4. Once you start the live encoding, the local publishing point will automatically get started which in turn relays the streams to the remote publishing points. You should be good to go!

By using a local IIS server, if you’re running IIS Media Services 4, you also get the additional benefit of being able to view detailed fragment information right on the publishing point UI. Plus it also shows the connection detail for your remote publishing points. See my blog here for details.

6 Comments

  • Hi, nice article. I have a setup just like this, but I still frequently have a problem. My remote IIS servers pull a connection from a local server at the site where the encoding occurs. During streaming all works well. However, when I end the encoding session, I reset the publishing points on both the local and remote server to begin a new streaming session later. The publishing point on the local server resets fine, and goes into an idle state awaiting the encoder to start a new session. The remote server however almost immediately goes into an error state. It is as if does not understand that the local server is a waiting state and attempts to stream. When a live stream begins at the encoder, the local server functions properly, but the remote server remains in an error state. No matter what I have tried, there is no way I can find to hold the remote server's publishing point in a idle or starting status, it always, usually within a few seconds, changes to an error status. My current solution is to manually restart the publishing point at the start of each new encoding session. But this is a real annoyance.

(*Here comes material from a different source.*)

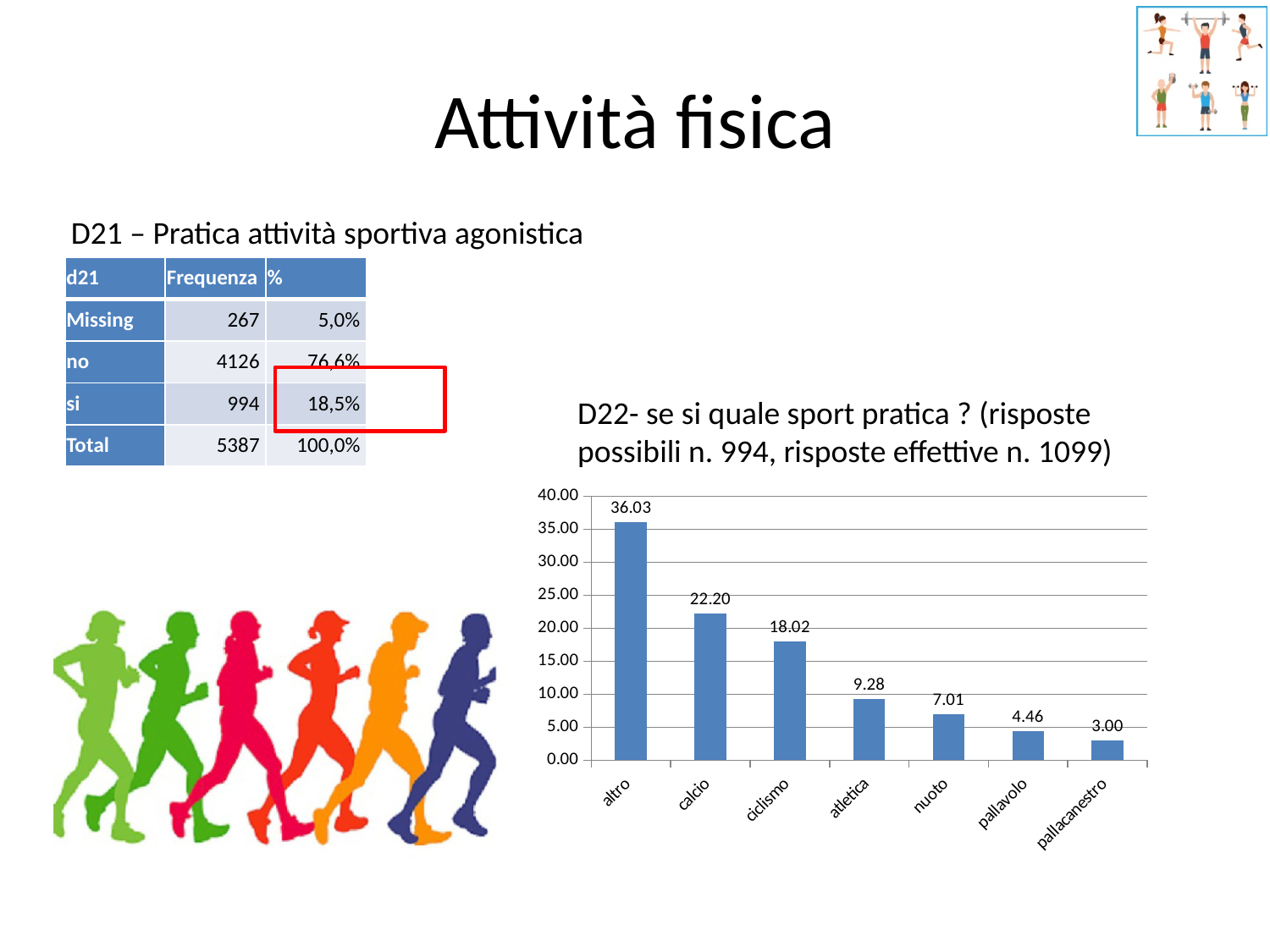
What is the difference between the values for altro and calcio in the bar chart? 13.83 What is the value for pallacanestro in the bar chart? 3.00 Is the value for ciclismo in the bar chart greater or less than 15.00? greater Do the values in the bar chart rise or fall from left to right along the x axis? fall Which category has the lowest value in the bar chart? pallacanestro Which has a larger value in the bar chart, atletica or pallavolo? atletica What is the difference between the values for ciclismo and atletica in the bar chart? 8.74 What is the value for calcio in the bar chart? 22.20 What kind of chart is used to show the sports practised? bar chart How many categories are shown in the bar chart? 7 Which category has the highest value in the bar chart? altro What is the value for nuoto in the bar chart? 7.01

  • Do you have auto start enabled on the remote pull publishing point? If that's the case, the problem might be that there are still clients requesting from the remote publishing point after the reset. Because it's configured as auto-start, it would immediately try to start after a successful reset. However because your local publishing point is not streaming at that time, the auto-start will fail. In this setup, you can probably use push from your local publishing point to remote publishing point to have a streamlined workflow.

  • Windows server 2008 r2

    Expression Encoder pro 4



    I want to know that , can i control isml file from expression encoder pro 4 using expression encoder pro SDK. I am not interested in the isml file configuration . Any help in this regard is highly appreciated.

    Thanks in advance.

  • Hi,
    Installing IIS Media Services and Expression Encoder 4 on the same machine,
    It's basically putting an ingest server into the same box with the encoder (EE4). Does an ingest server (turn off archiving & accept client request) would be a burden that much to this box? Or is it advisable to have a different lower end machine just acting as an ingest server?

    Secondly, how do you configure the ingest server to accept/sync two incoming encoders (primary & secondary encoder)?

    Thanks.

  • The ingest server uses very little system resources. It's better to have the ingest server on the same box so that it uses localhost loopback to receive the encoder stream which removes any possibility of network failure between the two.

    It's the encoders' responsibility to synchronize the timestamp generation between the two encoder instances. Expression Encoder does not support this. Most of the hardware based encoders that support smooth streaming have this functionality. The ingest server by default can handle multiple encoder streams for failover/redundancy as long as the encoders support it.

  • If there is a network failure between the local IIS and a remote IIS while live streaming will the data that was streamed during the network failure be transmitted once the network is restored?